HOUSEHOLDERS face a significant rise in charges next year as local authorities struggle to fund the 80 million benchmarking bill.

Although an additional once-off Budget payment of 30m was yesterday added to the 38m already allocated to fund the pay hikes, local authorities are still facing a 12m shortfall next year.

City and county managers have warned that staff will be laid offof staff lay-offs and increased charges as a direct consequence.

City and County Managers Association (CCMA) chairman Willie Soffe said that while they welcomed the one-off 30m allocation it will not cover all their costs.

"We will have to cut back on staff and increase charges to pay the benchmarking bill, " Mr Soffe said.

The total cost of funding benchmarking payments to local authority staff will reach 80m next year, as 50% of the pay award is due to be handed over in January.

More than half the 1.9 billion increase in public expenditure next year will be spent on pay. That figure includes 305m in benchmarking.

In recent weeks, the Government has been adamant that local authorities must fund the benchmarking pay awards themselves. That stance had met with a chorus of disapproval.

However, in his Budget speech yesterday, Finance Minister Charlie McCreevy hinted local authorities would have to borrow to make up the difference.

"The budgetary targets announced today for 2004 include a significant provision for borrowing by the local Government sector. As we have done at Central Government level, it is important that local Government adjusts its expenditure ambitions to the resources available," he said. Mr McCreevy said he was committed to the benchmarking process but repeated warnings that payment was conditional on industrial peace. "Failure to deliver on these requirements will mean that payments will not be made," he said.

Referring to the next pay agreement, which is to be agreed in the first half of next year, Mr McCreevy warned that a repeat of the terms of Sustaining Progress would not be possible.

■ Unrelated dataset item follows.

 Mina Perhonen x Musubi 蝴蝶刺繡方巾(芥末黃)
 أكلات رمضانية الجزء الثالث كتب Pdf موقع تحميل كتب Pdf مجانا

"We need a significantly lower outcome in pay terms than was the case the last time," he said.

SIPTU president Jack O'Connor said any move to limit wages would not be logical. "Given that actual take-home pay is being reduced and living standards are going to be reduced, there is a major fault in that logic," he said.

Mr O'Connor said the big story of yesterday's Budget was the way lower and middle-income families were being hit.

"SIPTU is particularly disappointed at the failure to increase tax credits sufficiently to assist all workers and make progress towards removing those on the minimum wage from the tax net, and the failure to adjust the standard rate band at all effectively regressively increasing the proportion of workers paying tax at the top rate which is directly at variance with the commitments in Sustaining Progress," he said.